L’économie a ceci de spécifique qu’il suffit parfois de lui attribuer une couleur pour que l’on comprenne immédiatement de quoi il est question. Dès lors, parler d’économie bleue et l’océan est là, sous nos yeux. Ces deux mots associés sous-tendent qui plus est une autre idée essentielle : celle de durabilité. Telle est d’ailleurs la définition de la Banque mondiale : « L’économie bleue est l’utilisation durable des ressources océaniques pour la croissance économique, l’amélioration de subsistance et la création d’emplois, tout en préservant la santé des océans et des écosystèmes qui les constituent. »
L’économie bleue a fait ses premiers pas sur la scène internationale dans les années 90, avant d’être pour la première fois popularisée en 2012 à la Conférence des Nations unies sur le développement durable, dite Rio+20, quand au même moment émergeaient les désastres écologiques, dont l’océan n’est évidemment pas épargné. Le changement climatique, la pollution, la destruction des habitats, la surexploitation des ressources sont chaque jour un peu plus annonciateurs de catastrophes.

Vers une transformation de l’économie bleue
La mer est un marché en croissance constante. D’après l’OCDE, la contribution annuelle de l’océan au PIB mondial était de 1 800 milliards de dollars en 2021 et devrait dépasser les 3 000 milliards en 2030. Au premier regard, les chiffres impressionnent. Pourtant, ils cachent un paradoxe frappant : l’océan couvre 70 % de la surface de notre planète mais ne représente que 5 % de l’économie mondiale, révélant ainsi un potentiel encore largement sous-exploité.
Les perspectives sont vastes, porteuses de possibilités mais aussi de risques. Sommes-nous à l’aube d’une exploitation dérégulée, où la nature paiera le prix de notre avidité, ou saurons-nous construire un modèle plus équilibré et respectueux ? S’il n’est pas envisageable, ni souhaitable, de faire de l’océan un vaste sanctuaire interdit à l’homme, il ne peut pas non plus être abandonné à une exploitation anarchique dictée par la seule logique du profit. Parmi ces deux scénarios, la vérité se trouve au milieu : le développement d’une économie bleue forte et durable, qui doit être au cœur de notre feuille de route pour l’océan.
Économie maritime et économie bleue : quelles différences ?

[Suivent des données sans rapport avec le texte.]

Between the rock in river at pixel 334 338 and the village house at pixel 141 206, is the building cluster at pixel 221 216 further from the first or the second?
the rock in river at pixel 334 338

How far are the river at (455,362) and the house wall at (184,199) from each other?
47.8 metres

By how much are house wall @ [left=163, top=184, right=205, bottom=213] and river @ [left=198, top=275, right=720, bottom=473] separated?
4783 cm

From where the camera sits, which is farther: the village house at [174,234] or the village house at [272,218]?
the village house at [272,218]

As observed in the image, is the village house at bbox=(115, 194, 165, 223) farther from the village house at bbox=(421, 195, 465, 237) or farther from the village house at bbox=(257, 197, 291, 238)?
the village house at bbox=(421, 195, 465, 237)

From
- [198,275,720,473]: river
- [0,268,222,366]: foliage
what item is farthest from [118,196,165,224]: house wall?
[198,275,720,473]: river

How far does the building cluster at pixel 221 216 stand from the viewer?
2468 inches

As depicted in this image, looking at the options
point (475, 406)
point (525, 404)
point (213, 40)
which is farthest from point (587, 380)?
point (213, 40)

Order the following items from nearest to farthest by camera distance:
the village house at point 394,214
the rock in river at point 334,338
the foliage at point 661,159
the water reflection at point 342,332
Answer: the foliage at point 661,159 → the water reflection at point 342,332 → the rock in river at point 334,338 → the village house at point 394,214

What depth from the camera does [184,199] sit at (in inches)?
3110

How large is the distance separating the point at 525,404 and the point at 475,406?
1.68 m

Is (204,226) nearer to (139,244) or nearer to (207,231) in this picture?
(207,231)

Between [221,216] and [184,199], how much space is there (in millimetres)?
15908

Il existe un fossé important entre l’économie maritime, qui englobe l’ensemble des activités économiques directement liées aux océans, mers et zones côtières, et l’économie bleue, qui privilégie une gestion et une exploitation durables des ressources marines afin de limiter les impacts environnementaux et de maximiser les bénéfices sociaux et économiques.
Les cas de l’Europe et de la Méditerranée
Les données publiées par Eurostat montrent que l’économie bleue européenne se porte plutôt bien. En 2021, elle employait 3,6 millions de personnes (soit une hausse de 17 % par rapport à 2020), son chiffre d’affaires était de près de 624 millions d’euros (+21 %) et elle représentait 171 milliards d’euros de valeur ajoutée brute (+35 %). Les secteurs pris individuellement ont également amélioré leurs performances.

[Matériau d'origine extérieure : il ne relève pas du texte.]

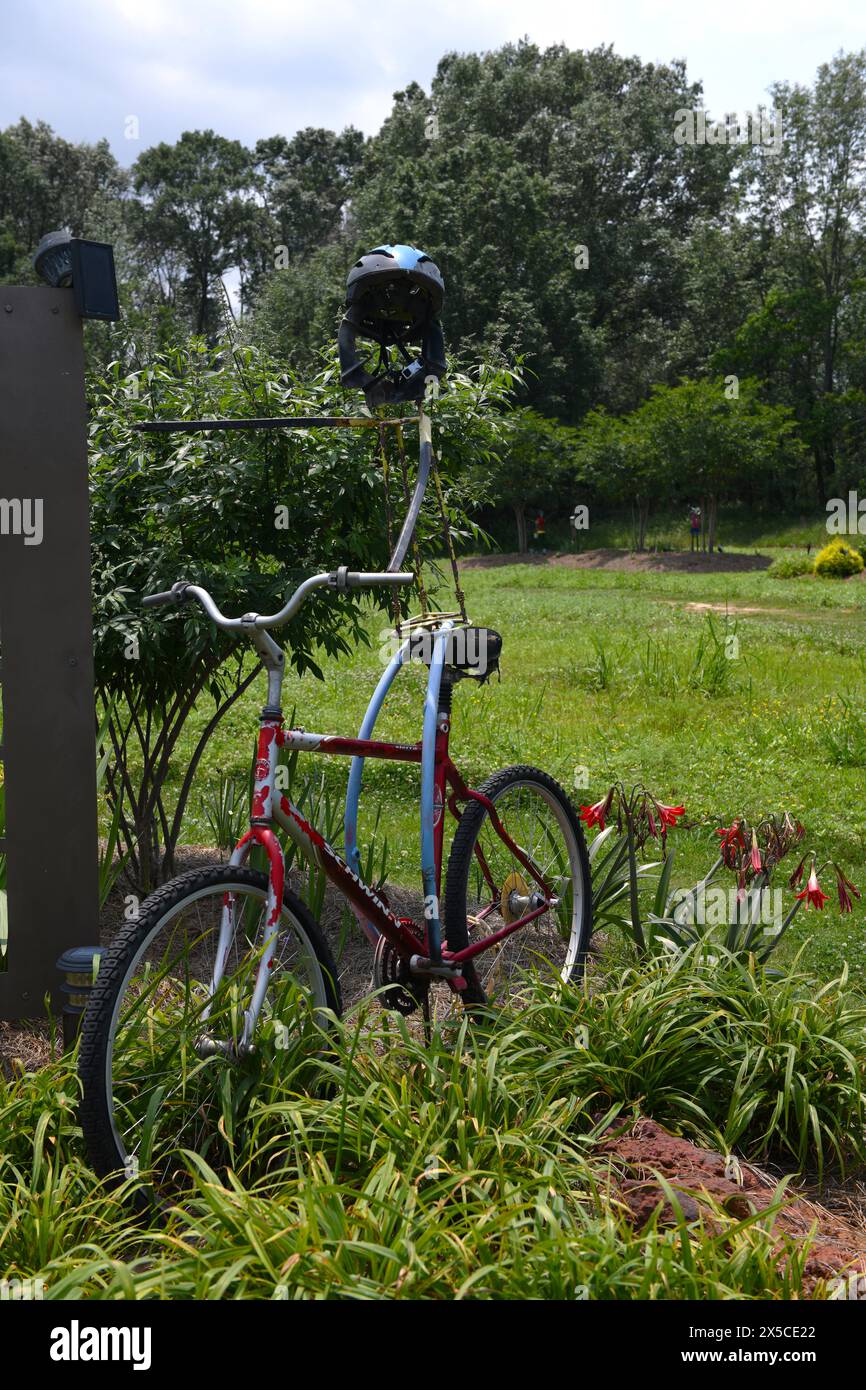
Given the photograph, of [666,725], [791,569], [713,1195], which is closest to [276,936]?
[713,1195]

C’est particulièrement vrai pour l’éolien en mer qui a connu une croissance de +326 %. La flotte de pêche européenne montre également des progrès sur le plan de la transition énergétique, avec une diminution de 8 % des émissions de CO₂ entre 2009 et 2021 pour un kilo de poisson pêché. Du côté de la Méditerranée, l’économie bleue est également en croissance. Selon les données de l’Union européenne, elle a généré 67 milliards d’euros de valeur ajoutée brute et plus de 2 millions d’emplois en 2019.
“Mieux répartir les forces entre les différents usages de la mer.”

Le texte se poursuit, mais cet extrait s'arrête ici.